Extracted data entries —
· · · ·

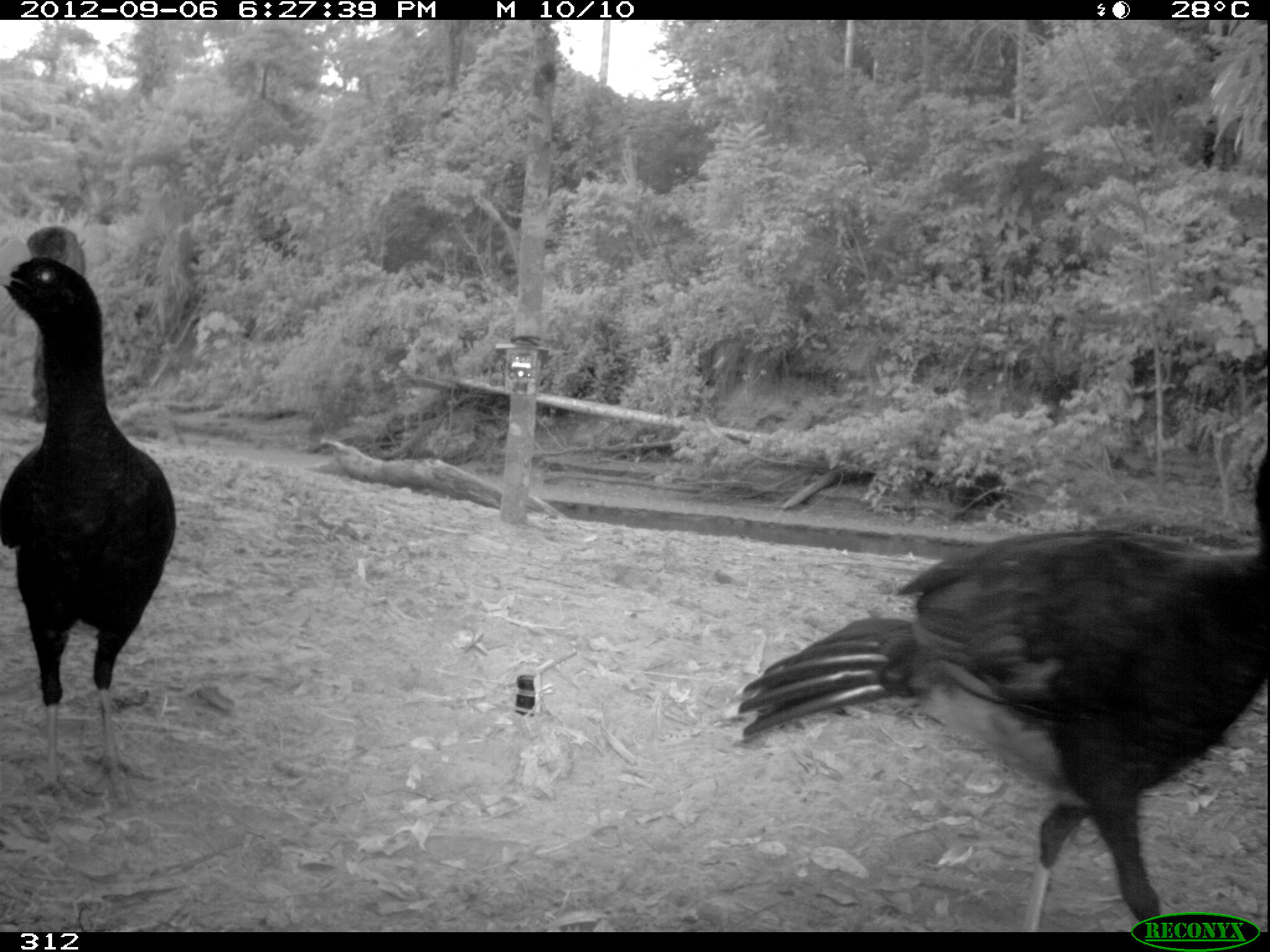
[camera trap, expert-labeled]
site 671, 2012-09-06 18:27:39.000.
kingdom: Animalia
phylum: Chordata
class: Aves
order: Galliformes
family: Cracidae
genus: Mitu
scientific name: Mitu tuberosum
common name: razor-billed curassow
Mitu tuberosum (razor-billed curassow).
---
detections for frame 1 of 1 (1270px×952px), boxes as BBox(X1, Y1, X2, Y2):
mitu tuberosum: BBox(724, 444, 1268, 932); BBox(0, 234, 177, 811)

· · · ·

Except for the pictures, print the data above exactly.

RESULT OF THIS EXERCISE —
[camera trap, expert-labeled]
site 671, 2012-09-06 18:27:39.000.
kingdom: Animalia
phylum: Chordata
class: Aves
order: Galliformes
family: Cracidae
genus: Mitu
scientific name: Mitu tuberosum
common name: razor-billed curassow
Mitu tuberosum (razor-billed curassow).
---
detections for frame 1 of 1 (1270px×952px), boxes as BBox(X1, Y1, X2, Y2):
mitu tuberosum: BBox(724, 444, 1268, 932); BBox(0, 234, 177, 811)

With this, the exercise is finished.